(Materials provided)

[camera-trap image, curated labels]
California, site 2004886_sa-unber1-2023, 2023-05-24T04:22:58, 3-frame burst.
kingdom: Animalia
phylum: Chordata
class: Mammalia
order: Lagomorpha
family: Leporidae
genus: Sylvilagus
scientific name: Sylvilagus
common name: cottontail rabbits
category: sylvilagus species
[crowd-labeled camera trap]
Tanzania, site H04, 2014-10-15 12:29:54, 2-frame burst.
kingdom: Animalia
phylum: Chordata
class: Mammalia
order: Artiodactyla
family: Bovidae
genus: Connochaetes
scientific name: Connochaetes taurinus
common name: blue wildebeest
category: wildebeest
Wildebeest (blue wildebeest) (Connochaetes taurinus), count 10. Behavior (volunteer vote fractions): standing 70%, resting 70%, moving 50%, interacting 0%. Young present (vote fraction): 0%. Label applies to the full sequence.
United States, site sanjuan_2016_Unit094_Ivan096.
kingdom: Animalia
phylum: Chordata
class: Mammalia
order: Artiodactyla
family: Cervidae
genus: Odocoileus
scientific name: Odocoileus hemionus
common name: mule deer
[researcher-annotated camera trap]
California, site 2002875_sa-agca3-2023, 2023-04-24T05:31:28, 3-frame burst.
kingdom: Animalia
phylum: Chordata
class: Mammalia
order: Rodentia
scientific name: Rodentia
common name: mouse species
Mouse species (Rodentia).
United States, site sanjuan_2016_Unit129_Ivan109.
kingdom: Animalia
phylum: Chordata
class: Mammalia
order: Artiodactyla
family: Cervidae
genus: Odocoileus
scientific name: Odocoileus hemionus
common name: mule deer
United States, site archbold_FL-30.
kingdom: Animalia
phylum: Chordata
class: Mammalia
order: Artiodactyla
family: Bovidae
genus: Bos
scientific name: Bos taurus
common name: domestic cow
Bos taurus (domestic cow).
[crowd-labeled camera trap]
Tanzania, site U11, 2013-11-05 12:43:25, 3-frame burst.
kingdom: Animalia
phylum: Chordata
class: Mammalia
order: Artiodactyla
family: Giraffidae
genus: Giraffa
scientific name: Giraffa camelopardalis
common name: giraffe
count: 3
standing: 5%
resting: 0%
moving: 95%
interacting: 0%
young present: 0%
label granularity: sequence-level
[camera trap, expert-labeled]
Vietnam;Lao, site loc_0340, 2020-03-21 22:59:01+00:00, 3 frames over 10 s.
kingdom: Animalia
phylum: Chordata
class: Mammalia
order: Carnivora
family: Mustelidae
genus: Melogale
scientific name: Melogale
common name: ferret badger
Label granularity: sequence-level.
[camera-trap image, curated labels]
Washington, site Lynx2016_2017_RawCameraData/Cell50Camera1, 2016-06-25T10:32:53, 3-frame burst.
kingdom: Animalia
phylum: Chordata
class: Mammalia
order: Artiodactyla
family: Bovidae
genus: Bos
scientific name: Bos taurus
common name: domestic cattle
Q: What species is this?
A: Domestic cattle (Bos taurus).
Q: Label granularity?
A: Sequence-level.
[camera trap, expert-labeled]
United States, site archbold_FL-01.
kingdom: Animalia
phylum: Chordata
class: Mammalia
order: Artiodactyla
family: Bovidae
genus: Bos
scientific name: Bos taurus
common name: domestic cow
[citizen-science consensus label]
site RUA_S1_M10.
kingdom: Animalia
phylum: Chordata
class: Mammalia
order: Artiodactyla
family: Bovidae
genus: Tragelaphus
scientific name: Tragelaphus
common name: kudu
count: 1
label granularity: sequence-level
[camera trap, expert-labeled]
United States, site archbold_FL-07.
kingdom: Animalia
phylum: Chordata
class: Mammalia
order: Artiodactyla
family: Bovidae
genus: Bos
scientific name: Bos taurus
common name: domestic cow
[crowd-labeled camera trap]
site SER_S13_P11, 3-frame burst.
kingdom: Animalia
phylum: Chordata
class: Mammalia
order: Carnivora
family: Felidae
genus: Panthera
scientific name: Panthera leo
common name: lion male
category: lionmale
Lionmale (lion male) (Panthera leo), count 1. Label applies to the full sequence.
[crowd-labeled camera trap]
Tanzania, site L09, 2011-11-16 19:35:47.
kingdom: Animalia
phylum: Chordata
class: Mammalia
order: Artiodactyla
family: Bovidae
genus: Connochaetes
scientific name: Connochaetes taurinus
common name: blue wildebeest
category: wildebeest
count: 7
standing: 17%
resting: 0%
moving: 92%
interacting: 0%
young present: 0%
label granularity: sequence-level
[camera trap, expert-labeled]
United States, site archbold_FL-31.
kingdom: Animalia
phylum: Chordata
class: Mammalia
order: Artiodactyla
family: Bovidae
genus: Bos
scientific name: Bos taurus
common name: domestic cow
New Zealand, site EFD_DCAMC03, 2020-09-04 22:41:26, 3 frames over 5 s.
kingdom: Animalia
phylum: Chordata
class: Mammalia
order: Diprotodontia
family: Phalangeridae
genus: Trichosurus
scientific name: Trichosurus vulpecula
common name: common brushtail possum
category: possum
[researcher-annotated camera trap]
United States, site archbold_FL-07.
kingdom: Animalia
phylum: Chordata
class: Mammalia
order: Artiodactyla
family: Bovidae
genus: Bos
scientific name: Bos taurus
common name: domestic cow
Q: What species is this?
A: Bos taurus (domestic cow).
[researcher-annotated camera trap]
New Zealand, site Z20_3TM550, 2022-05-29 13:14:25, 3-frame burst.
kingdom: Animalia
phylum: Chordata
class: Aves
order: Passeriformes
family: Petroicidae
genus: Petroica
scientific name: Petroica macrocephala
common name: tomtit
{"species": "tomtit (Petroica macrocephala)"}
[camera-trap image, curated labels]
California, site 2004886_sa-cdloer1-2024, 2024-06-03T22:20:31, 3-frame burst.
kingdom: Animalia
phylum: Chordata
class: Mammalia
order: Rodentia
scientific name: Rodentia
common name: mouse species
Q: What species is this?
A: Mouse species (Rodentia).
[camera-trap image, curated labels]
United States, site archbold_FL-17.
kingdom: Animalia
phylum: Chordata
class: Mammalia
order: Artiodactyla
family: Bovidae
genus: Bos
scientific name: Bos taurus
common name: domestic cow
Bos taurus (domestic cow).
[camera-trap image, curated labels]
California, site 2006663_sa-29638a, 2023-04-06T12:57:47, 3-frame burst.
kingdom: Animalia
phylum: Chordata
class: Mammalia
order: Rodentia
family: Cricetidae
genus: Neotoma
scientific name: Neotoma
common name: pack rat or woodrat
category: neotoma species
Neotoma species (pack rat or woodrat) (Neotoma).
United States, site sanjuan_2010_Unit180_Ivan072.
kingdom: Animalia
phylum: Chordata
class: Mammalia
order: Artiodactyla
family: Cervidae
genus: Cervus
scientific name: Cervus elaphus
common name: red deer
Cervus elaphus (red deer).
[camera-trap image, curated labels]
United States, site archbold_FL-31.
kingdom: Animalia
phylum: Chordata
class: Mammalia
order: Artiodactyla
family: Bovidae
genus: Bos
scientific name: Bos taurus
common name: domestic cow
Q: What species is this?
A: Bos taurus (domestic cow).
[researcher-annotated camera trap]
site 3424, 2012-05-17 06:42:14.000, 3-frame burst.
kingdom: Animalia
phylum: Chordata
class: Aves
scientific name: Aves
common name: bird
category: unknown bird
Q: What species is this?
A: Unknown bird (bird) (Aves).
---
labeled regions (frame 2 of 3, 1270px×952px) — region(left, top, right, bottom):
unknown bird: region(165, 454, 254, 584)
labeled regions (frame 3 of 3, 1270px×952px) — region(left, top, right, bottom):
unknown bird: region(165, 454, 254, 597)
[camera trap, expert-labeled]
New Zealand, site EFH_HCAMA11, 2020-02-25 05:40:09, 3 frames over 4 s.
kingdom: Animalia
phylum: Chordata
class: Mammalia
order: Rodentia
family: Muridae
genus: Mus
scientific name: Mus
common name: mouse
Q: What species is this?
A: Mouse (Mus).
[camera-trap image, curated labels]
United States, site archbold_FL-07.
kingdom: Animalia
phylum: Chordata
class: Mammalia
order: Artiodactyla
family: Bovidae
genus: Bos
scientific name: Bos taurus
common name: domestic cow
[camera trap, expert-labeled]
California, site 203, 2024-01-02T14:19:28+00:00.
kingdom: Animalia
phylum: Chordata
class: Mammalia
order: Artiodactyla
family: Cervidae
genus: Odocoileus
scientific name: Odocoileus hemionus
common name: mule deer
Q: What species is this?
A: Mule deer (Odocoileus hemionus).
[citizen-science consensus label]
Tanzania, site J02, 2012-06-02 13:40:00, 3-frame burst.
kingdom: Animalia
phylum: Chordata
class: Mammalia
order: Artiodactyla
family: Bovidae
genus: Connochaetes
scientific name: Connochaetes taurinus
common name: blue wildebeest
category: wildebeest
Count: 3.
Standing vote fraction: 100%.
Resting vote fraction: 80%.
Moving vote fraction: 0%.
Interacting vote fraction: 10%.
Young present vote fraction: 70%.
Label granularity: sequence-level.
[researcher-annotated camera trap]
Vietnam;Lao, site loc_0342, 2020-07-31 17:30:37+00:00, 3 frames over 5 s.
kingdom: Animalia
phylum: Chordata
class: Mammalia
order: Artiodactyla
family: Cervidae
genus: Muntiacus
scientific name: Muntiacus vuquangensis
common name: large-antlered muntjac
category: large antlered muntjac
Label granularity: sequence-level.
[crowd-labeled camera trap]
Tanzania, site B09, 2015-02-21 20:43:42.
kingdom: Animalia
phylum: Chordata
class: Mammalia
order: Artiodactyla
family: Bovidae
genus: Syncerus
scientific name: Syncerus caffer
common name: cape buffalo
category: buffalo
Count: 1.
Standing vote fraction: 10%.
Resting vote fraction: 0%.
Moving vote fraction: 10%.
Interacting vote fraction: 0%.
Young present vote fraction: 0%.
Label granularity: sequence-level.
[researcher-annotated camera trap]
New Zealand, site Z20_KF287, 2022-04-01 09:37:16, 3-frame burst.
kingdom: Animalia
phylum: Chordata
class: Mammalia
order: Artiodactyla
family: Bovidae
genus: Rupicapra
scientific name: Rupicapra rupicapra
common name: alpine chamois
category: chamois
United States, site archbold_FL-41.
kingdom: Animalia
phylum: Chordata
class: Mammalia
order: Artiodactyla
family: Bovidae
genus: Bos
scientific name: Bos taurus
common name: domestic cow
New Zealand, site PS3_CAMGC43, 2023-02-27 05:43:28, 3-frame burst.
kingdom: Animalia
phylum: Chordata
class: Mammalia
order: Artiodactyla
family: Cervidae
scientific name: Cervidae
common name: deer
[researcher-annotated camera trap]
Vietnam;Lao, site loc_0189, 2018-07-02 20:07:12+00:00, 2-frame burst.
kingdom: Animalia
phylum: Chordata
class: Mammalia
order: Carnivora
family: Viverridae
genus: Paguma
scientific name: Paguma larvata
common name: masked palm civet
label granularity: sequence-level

(End Materials provided)

Task prompt: What is wanted is an exact repetition of the lines from the one with "common name: deer" through the last line of the material above, both ends included.

Written answer:
common name: deer
[researcher-annotated camera trap]
Vietnam;Lao, site loc_0189, 2018-07-02 20:07:12+00:00, 2-frame burst.
kingdom: Animalia
phylum: Chordata
class: Mammalia
order: Carnivora
family: Viverridae
genus: Paguma
scientific name: Paguma larvata
common name: masked palm civet
label granularity: sequence-level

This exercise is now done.